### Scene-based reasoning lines
━━━━━━━━━━━━━━━━━━━━━━━━━━━━━━

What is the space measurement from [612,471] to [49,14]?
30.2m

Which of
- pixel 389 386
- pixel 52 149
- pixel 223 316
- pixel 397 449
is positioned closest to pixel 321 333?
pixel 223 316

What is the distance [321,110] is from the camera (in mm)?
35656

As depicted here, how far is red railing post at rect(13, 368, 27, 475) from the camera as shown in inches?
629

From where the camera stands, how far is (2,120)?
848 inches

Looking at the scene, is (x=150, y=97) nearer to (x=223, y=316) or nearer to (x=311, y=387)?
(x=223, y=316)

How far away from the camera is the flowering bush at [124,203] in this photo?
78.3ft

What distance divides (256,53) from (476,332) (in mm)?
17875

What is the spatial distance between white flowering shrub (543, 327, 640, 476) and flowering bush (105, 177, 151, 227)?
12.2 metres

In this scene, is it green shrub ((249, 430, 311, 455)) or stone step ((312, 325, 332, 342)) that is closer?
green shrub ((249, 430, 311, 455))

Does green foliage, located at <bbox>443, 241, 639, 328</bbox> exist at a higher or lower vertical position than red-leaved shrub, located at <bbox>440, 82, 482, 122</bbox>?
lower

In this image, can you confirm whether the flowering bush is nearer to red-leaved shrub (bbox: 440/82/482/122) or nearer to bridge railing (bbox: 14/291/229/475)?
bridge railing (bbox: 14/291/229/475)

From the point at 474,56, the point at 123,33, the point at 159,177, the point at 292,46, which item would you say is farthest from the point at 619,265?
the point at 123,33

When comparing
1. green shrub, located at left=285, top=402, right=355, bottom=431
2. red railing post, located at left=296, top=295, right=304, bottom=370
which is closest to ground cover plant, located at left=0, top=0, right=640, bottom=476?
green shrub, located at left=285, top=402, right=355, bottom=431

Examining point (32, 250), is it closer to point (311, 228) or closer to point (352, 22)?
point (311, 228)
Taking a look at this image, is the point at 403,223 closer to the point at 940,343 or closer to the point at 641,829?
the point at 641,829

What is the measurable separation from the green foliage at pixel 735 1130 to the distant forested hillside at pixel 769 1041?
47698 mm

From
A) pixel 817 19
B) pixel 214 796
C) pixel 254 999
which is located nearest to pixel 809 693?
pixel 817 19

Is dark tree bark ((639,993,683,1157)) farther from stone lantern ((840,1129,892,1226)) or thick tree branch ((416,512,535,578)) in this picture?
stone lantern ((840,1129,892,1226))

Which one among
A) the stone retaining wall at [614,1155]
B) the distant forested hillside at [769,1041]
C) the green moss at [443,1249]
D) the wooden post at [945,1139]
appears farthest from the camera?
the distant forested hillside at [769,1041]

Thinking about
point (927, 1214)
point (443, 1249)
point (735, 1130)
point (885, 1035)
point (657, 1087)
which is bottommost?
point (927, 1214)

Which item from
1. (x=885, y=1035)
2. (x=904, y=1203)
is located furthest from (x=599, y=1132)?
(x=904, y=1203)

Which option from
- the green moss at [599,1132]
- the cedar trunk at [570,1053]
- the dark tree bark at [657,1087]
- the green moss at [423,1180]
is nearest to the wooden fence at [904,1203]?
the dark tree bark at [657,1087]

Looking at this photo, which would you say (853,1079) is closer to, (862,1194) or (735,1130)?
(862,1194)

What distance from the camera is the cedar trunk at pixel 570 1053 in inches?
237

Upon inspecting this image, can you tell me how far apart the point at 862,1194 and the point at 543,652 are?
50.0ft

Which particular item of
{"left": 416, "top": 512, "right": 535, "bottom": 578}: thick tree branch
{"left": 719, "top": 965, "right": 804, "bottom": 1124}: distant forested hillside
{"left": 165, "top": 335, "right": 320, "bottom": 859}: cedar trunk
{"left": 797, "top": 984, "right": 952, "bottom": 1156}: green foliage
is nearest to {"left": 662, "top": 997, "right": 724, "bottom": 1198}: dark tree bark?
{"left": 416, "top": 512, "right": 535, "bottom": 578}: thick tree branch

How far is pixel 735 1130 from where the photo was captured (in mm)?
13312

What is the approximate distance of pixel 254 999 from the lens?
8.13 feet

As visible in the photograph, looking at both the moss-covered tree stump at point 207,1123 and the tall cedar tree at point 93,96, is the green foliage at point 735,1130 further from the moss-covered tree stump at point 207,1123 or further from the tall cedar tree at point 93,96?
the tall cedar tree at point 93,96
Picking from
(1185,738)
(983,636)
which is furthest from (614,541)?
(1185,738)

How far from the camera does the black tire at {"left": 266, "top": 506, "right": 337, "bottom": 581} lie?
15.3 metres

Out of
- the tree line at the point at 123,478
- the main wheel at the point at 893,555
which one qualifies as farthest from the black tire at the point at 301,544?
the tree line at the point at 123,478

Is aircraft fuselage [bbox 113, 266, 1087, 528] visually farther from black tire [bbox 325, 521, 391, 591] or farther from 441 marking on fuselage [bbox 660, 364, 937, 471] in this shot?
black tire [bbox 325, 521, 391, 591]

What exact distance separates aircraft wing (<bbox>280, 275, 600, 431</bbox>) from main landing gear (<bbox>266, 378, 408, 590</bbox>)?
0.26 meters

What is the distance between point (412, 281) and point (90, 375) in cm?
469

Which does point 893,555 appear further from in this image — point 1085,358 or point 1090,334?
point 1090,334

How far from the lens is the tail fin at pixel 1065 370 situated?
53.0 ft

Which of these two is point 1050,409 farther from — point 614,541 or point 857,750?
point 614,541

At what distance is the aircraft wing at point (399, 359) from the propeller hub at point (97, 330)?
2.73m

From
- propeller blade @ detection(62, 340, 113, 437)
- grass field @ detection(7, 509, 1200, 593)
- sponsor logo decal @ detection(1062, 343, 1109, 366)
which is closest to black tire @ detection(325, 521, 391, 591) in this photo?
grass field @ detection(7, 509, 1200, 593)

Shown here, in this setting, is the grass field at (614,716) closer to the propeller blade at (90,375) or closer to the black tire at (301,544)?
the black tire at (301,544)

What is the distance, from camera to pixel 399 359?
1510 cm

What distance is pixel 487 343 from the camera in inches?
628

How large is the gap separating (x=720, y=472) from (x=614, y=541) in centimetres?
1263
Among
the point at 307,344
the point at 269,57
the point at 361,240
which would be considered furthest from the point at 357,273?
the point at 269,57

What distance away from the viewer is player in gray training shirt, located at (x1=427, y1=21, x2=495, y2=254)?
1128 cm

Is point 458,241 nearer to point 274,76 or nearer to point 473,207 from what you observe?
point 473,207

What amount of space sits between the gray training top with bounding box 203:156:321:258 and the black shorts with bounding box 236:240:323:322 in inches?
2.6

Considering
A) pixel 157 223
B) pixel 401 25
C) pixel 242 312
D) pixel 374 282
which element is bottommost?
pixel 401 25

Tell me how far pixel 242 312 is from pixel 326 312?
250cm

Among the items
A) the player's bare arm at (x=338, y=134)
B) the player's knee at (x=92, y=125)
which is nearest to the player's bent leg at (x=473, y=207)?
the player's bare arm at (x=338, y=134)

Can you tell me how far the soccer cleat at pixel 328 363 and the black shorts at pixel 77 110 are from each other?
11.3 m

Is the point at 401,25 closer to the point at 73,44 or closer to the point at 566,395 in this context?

━━━━━━━━━━━━━━━━━━━━━━━━━━━━━━

### GOAL
Reproduce all of the lines above word for word, with no changes.

### FULL ANSWER
What is the space measurement from [612,471] to [49,14]?
30.2m

Which of
- pixel 389 386
- pixel 52 149
- pixel 223 316
- pixel 397 449
is positioned closest to pixel 321 333?
pixel 223 316

What is the distance [321,110] is from the camera (in mm)?
35656

As depicted here, how far is red railing post at rect(13, 368, 27, 475) from the camera as shown in inches?
629

From where the camera stands, how far is (2,120)?
848 inches

Looking at the scene, is (x=150, y=97) nearer to (x=223, y=316) or nearer to (x=311, y=387)?
(x=223, y=316)

How far away from the camera is the flowering bush at [124,203] in this photo?
78.3ft

What distance divides (256,53) from (476,332) (in mm)?
17875

What is the spatial distance between white flowering shrub (543, 327, 640, 476) and flowering bush (105, 177, 151, 227)?
12.2 metres

In this scene, is it green shrub ((249, 430, 311, 455)) or stone step ((312, 325, 332, 342)) that is closer?
green shrub ((249, 430, 311, 455))

Does green foliage, located at <bbox>443, 241, 639, 328</bbox> exist at a higher or lower vertical position than red-leaved shrub, located at <bbox>440, 82, 482, 122</bbox>?
lower

In this image, can you confirm whether the flowering bush is nearer to red-leaved shrub (bbox: 440/82/482/122) or nearer to bridge railing (bbox: 14/291/229/475)?
bridge railing (bbox: 14/291/229/475)

From the point at 474,56, the point at 123,33, the point at 159,177, the point at 292,46, which item would you say is farthest from the point at 619,265?
the point at 123,33

When comparing
1. green shrub, located at left=285, top=402, right=355, bottom=431
2. red railing post, located at left=296, top=295, right=304, bottom=370
which is closest to ground cover plant, located at left=0, top=0, right=640, bottom=476?
green shrub, located at left=285, top=402, right=355, bottom=431

Examining point (32, 250), is it closer to point (311, 228) or closer to point (352, 22)?
point (311, 228)
Taking a look at this image, is the point at 403,223 closer to the point at 940,343 or closer to the point at 641,829?
the point at 641,829

What is the measurable separation from the green foliage at pixel 735 1130 to the distant forested hillside at pixel 769 1041?
47698 mm

From
A) pixel 817 19
B) pixel 214 796
C) pixel 254 999
which is located nearest to pixel 809 693?
pixel 817 19

Is dark tree bark ((639,993,683,1157)) farther from stone lantern ((840,1129,892,1226)) or thick tree branch ((416,512,535,578)) in this picture?
stone lantern ((840,1129,892,1226))

Which one among
A) the stone retaining wall at [614,1155]
B) the distant forested hillside at [769,1041]
C) the green moss at [443,1249]
D) the wooden post at [945,1139]
appears farthest from the camera?
the distant forested hillside at [769,1041]

Thinking about
point (927, 1214)
point (443, 1249)
point (735, 1130)
point (885, 1035)
point (657, 1087)
which is bottommost?
point (927, 1214)

Which item from
1. (x=885, y=1035)
2. (x=904, y=1203)
is located furthest from (x=599, y=1132)?
(x=904, y=1203)

Which option from
- the green moss at [599,1132]
- the cedar trunk at [570,1053]
- the dark tree bark at [657,1087]
- the green moss at [423,1180]
is nearest to the wooden fence at [904,1203]?
the dark tree bark at [657,1087]

Looking at this photo, which would you say (853,1079) is closer to, (862,1194) or (735,1130)?
(862,1194)

What distance from the camera is the cedar trunk at pixel 570 1053 in inches?
237

Upon inspecting this image, can you tell me how far apart the point at 862,1194 and the point at 543,652 are?
50.0ft

Which particular item of
{"left": 416, "top": 512, "right": 535, "bottom": 578}: thick tree branch
{"left": 719, "top": 965, "right": 804, "bottom": 1124}: distant forested hillside
{"left": 165, "top": 335, "right": 320, "bottom": 859}: cedar trunk
{"left": 797, "top": 984, "right": 952, "bottom": 1156}: green foliage
is nearest to {"left": 662, "top": 997, "right": 724, "bottom": 1198}: dark tree bark?
{"left": 416, "top": 512, "right": 535, "bottom": 578}: thick tree branch

How far is pixel 735 1130 from where the photo was captured (in mm)?
13312

What is the approximate distance of pixel 254 999 from the lens?
8.13 feet

As visible in the photograph, looking at both the moss-covered tree stump at point 207,1123 and the tall cedar tree at point 93,96, is the green foliage at point 735,1130 further from the moss-covered tree stump at point 207,1123 or further from the tall cedar tree at point 93,96?
the tall cedar tree at point 93,96
Picking from
(1185,738)
(983,636)
which is furthest from (614,541)?
(1185,738)

How far from the camera does the black tire at {"left": 266, "top": 506, "right": 337, "bottom": 581} lie?
15.3 metres

Out of
- the tree line at the point at 123,478
- the main wheel at the point at 893,555
which one qualifies as farthest from the black tire at the point at 301,544?
the tree line at the point at 123,478

Is aircraft fuselage [bbox 113, 266, 1087, 528] visually farther from black tire [bbox 325, 521, 391, 591] or farther from 441 marking on fuselage [bbox 660, 364, 937, 471] in this shot?
black tire [bbox 325, 521, 391, 591]

What exact distance separates aircraft wing (<bbox>280, 275, 600, 431</bbox>) from main landing gear (<bbox>266, 378, 408, 590</bbox>)?
0.26 meters

What is the distance between point (412, 281) and point (90, 375) in cm?
469

Which does point 893,555 appear further from in this image — point 1085,358 or point 1090,334?
point 1090,334

How far from the lens is the tail fin at pixel 1065 370 situated?
53.0 ft

Which of these two is point 1050,409 farther from — point 614,541 or point 857,750?
point 614,541

At what distance is the aircraft wing at point (399, 359) from the propeller hub at point (97, 330)?
2.73m

From
- propeller blade @ detection(62, 340, 113, 437)
- grass field @ detection(7, 509, 1200, 593)
- sponsor logo decal @ detection(1062, 343, 1109, 366)
which is closest to black tire @ detection(325, 521, 391, 591) in this photo?
grass field @ detection(7, 509, 1200, 593)

Shown here, in this setting, is the grass field at (614,716) closer to the propeller blade at (90,375) or closer to the black tire at (301,544)?
the black tire at (301,544)

What is the distance, from camera to pixel 399 359?
1510 cm

What distance is pixel 487 343 from the camera in inches?
628

How large is the gap separating (x=720, y=472) from (x=614, y=541) in centimetres?
1263
Among
the point at 307,344
the point at 269,57
the point at 361,240
which would be considered furthest from the point at 357,273?
the point at 269,57

What distance away from the viewer is player in gray training shirt, located at (x1=427, y1=21, x2=495, y2=254)?
1128 cm

Is point 458,241 nearer to point 274,76 or nearer to point 473,207 from what you observe?
point 473,207

What amount of space sits between the gray training top with bounding box 203:156:321:258 and the black shorts with bounding box 236:240:323:322 in inches?
2.6

Considering
A) pixel 157 223
B) pixel 401 25
C) pixel 242 312
D) pixel 374 282
which element is bottommost?
pixel 401 25

Tell me how far pixel 242 312 is from pixel 326 312?
250cm

Among the items
A) the player's bare arm at (x=338, y=134)
B) the player's knee at (x=92, y=125)
which is nearest to the player's bent leg at (x=473, y=207)?
the player's bare arm at (x=338, y=134)

Can you tell me how far the soccer cleat at pixel 328 363 and the black shorts at pixel 77 110 are from each other?
11.3 m

Is the point at 401,25 closer to the point at 73,44 or closer to the point at 566,395 in this context?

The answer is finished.